[Yazılı Görev 1] Parçaya göre insanların başarıları ve deneyimleri hangi yollarla saptanır?

[Okuma Parçası]
● ● ● ● ● ● ●

İnsan, ayrıca sosyal bir varlık olarak var edilmiştir. Kendi eylemleri yanı sıra toplum içindeki yeri, toplumsal başarılardaki katkısı da göz ardı edilemez. İnsanın bu gününü değerlendirirken, insanların ferdi eylemleri ve insanın içinde yaşadığı topluluk veya ulusun eylem ve katkılarını da beraber değerlendirmek gerekir. “İnsan gerek tek, gerekse toplum olarak tek başına yalıtık yaşayamaz. Bundan başka insan başarıları dün ve önceki gün, uzak veya daha uzak bir geçmişte yaşamış olan birçok

(27)

16 insan gruplarının, ulusların bıraktığı bir kalıttır. Bütün insanlığın onda payı vardır.

İnsanların başarıları, deneyimleri kaybolup gitmezler. Onlar dil ve yazı ile saptanıp, insandan insana, kuşaktan kuşağa, uluslardan uluslara aktarılırlar” (Mengüşoğlu, 1988: 142-143). “İnsanın yapıp-etmeleriyle her alanda elde ettiği, elde edebileceği her şey, kesintisiz bir oluş içindedir” (Mengüşoğlu, 1988: 143). İşte insanoğlunun bütün bu yapıp-etmeleri birikimleri ve bu birikimleriyle oluşan başarıları bir tarihsel oluşu ifade eder.

İnsan, birikimlerinin oluşması, bir zaman işiyse bir test etme, deneme yanılma süreçleri gerektiriyorsa insanlığın birikimlerini elde etmesi de böyledir. İnsanlık, gelişimini insanın var oluşuyla birlikte başlayan ve özellikle yazının bulunuşuyla daha da hızlanan bir çalışma, araştırma, anlamlandırma ve geleceğe aktarma gibi önemli ve zahmetli süreçlerin sonunda elde edebilmiştir. İnsan, çalışarak kendisini geliştirmiş ve geliştirmeye de devam etmektedir. Bu süreç, geçmişte doğmuş ve hiç durmadan, gürleşerek sonsuza akan bir nehir gibidir. Heraklit, şöyle anlatıyor: “Ben oluştan başka bir şey görmüyorum. Eğer siz oluşun ve olup-bitmenin denizinde değişmeyen bir şey gördüğünüze inanıyorsanız, buna aldanmayın! Bu, var olan şeylerin değil, sizin kısa görüşlü olmanızın bir sonucudur” (Mengüşoğlu, 1988: 144).

● ● ● ● ● ● ●

Resme dayalı uzamsal sorular:

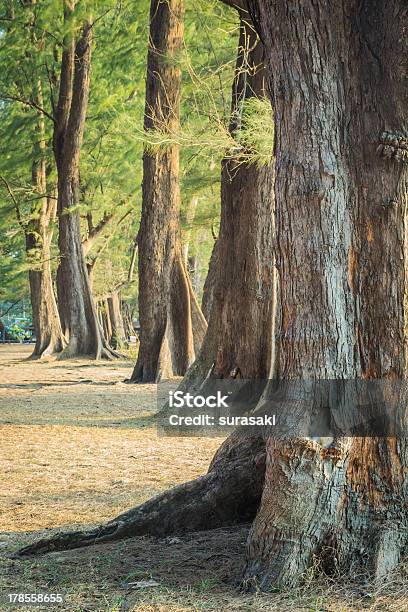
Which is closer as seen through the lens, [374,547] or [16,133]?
[374,547]

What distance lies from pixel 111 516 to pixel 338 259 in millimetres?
2844

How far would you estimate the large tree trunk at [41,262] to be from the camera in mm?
27422

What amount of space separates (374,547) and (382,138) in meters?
1.97

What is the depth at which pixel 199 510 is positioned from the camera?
5000 mm

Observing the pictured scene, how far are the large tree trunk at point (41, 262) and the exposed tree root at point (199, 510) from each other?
22.3 m

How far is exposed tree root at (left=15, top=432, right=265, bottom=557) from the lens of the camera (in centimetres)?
496

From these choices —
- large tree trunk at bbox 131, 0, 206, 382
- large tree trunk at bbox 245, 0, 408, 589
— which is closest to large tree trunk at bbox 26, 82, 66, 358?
large tree trunk at bbox 131, 0, 206, 382

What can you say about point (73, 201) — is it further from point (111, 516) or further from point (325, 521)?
point (325, 521)

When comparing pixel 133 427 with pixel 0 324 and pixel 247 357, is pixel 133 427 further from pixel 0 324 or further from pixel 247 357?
pixel 0 324

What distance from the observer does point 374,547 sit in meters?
4.02

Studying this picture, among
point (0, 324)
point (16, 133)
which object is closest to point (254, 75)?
point (16, 133)

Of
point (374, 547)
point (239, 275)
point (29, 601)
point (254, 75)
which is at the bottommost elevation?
point (29, 601)

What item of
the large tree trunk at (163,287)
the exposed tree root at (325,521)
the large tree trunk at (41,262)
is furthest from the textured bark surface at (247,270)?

● ● ● ● ● ● ●

[Yazılı Görev 2] Listede "pixel" kelimesinin geçtiği bütün satırları gösteriniz; büyük ve küçük harf ayrımına dikkat ediniz.

[Görev Yanıtı 1] Dil ve yazı ile saptanır.

[Görev Yanıtı 2]
What distance lies from pixel 111 516 to pixel 338 259 in millimetres?
What is the depth at which pixel 199 510 is positioned from the camera?
When comparing pixel 133 427 with pixel 0 324 and pixel 247 357, is pixel 133 427 further from pixel 0 324 or further from pixel 247 357?
pixel 0 324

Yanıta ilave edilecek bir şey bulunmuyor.